“The Roche Melon stands just in the track of the great storms which, brewed in the heated plains of Lombardy and Piedmont, come surging up through the valley of the Dora Riparia, and burst, hurling and crashing over the depression of Mont Cenis, to find or make a watery grave in the valley of the Arc. Of their combined fierceness and grandeur we were soon to have only too favourable an opportunity of judging, for scarcely more than five minutes after we had comfortably established ourselves under shelter, suddenly, without a moment’s warning, a perfect mitraille of hail smote the roof above us, tore through the mist like grape-shot through battle-smoke, and whitened the ground like snow. We closed the door carefully, for now came flash after flash of brilliant lightning, with sharp, angry, snapping thunder, which, if we had been a quarter of an hour later, would have made our position on the exposed northern side anything but pleasant. We congratulated ourselves on our good fortune, but were glad to pitch our axes amongst the débris of rock above us and await patiently the hoped-for dispersal of the fog. In a few minutes the hail ceased, the mist became somewhat brighter, rifts appeared in all directions, and, issuing forth, we were amply rewarded by such glimpses of the wonderful view as, if not fully satisfactory for topographical purposes, were, in a picturesque and artistic point of view, indescribably grand and interesting. The extent of level country visible is a remarkable feature in the view from the Roche Melon, as also in that from the summit of the Pourri, where Imseng not a little amused me on first catching sight of the plains of France stretching away till lost in the haze, by shouting in a fit of uncontrollable enthusiasm, ‘Ach! Das ist wunderschön!—ganz eben!’[12]
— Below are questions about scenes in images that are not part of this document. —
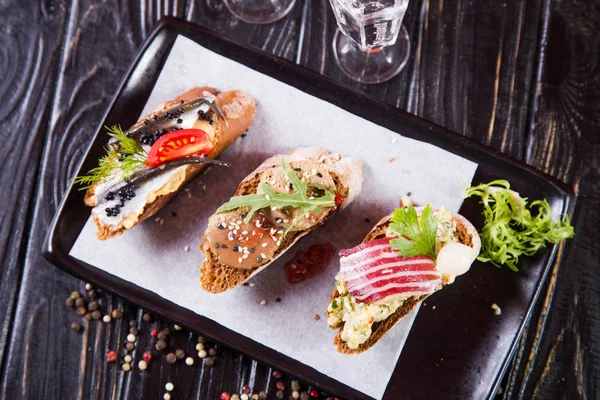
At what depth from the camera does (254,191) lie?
2.85m

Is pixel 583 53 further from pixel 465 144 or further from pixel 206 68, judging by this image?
pixel 206 68

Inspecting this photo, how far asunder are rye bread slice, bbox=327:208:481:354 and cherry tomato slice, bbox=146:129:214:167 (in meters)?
0.93

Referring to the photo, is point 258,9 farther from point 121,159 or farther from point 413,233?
point 413,233

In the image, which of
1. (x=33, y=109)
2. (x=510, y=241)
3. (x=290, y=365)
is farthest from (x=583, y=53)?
(x=33, y=109)

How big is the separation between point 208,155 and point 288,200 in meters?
0.51

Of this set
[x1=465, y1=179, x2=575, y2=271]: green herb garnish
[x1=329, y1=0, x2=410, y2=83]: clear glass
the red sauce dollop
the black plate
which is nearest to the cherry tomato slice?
the black plate

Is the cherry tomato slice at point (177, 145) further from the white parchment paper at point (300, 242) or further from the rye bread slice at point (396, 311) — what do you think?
the rye bread slice at point (396, 311)

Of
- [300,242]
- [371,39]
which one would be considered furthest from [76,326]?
[371,39]

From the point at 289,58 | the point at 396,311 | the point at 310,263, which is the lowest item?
the point at 396,311

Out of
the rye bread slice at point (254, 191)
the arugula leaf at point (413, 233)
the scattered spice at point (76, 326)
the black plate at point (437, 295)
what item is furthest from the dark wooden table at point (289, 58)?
the arugula leaf at point (413, 233)

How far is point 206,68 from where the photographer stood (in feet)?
9.98

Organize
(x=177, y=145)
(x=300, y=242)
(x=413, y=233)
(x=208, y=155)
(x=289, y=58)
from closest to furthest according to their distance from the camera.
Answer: (x=413, y=233)
(x=177, y=145)
(x=208, y=155)
(x=300, y=242)
(x=289, y=58)

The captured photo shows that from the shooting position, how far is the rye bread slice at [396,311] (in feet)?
9.07

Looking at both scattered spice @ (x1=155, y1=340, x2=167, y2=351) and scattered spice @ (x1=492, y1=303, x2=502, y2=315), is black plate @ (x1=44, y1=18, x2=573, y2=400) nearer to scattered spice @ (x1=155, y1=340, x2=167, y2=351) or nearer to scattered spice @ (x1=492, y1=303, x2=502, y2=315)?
scattered spice @ (x1=492, y1=303, x2=502, y2=315)
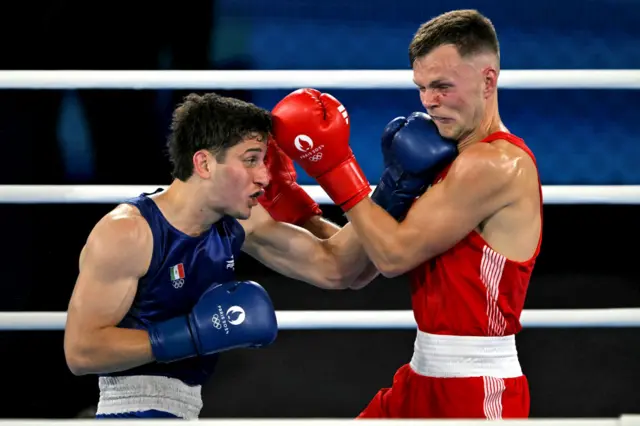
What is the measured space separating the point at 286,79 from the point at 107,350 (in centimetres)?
100

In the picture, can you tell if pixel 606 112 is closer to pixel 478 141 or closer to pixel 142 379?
pixel 478 141

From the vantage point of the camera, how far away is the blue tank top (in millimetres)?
2195

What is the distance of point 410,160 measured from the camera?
7.16 ft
“We had not had more than time enough to seize the general features of the panorama and admire the special effects with their ever-changing and kaleidoscopic combinations, when the mist once more swooped upon us, again to be followed by hail, lightning, and thunder, and a fresh clearance. But this second visitation left behind it a further souvenir in the shape of a phenomenon with which most mountaineers are probably more or less familiar, but which I never met with to the same extent before—I allude to an electrified condition of the summit of the mountain and all objects on its surface by conduction. As the clouds swept by, every rock, every loose stone, the uprights of the rude railing outside the chapel, the ruined signal, our axes, my lorgnette and flask, and even my fingers and elbows, set up
“‘a dismal universal hiss.’
It was as though we were in a vast nest of excited snakes, or a battery of frying-pans, or listening at a short distance to the sustained note of a band of cigali in a chestnut wood—a mixture of comparisons which may serve sufficiently to convey the impression that the general effect was indescribable. I listened and looked and tried experiments for some time, but suddenly it burst out with an energy that suggested a coming explosion, or some equally unpleasant dénouement, and, dropping my axe, to whose performance I had been listening, I fairly bolted for the chapel.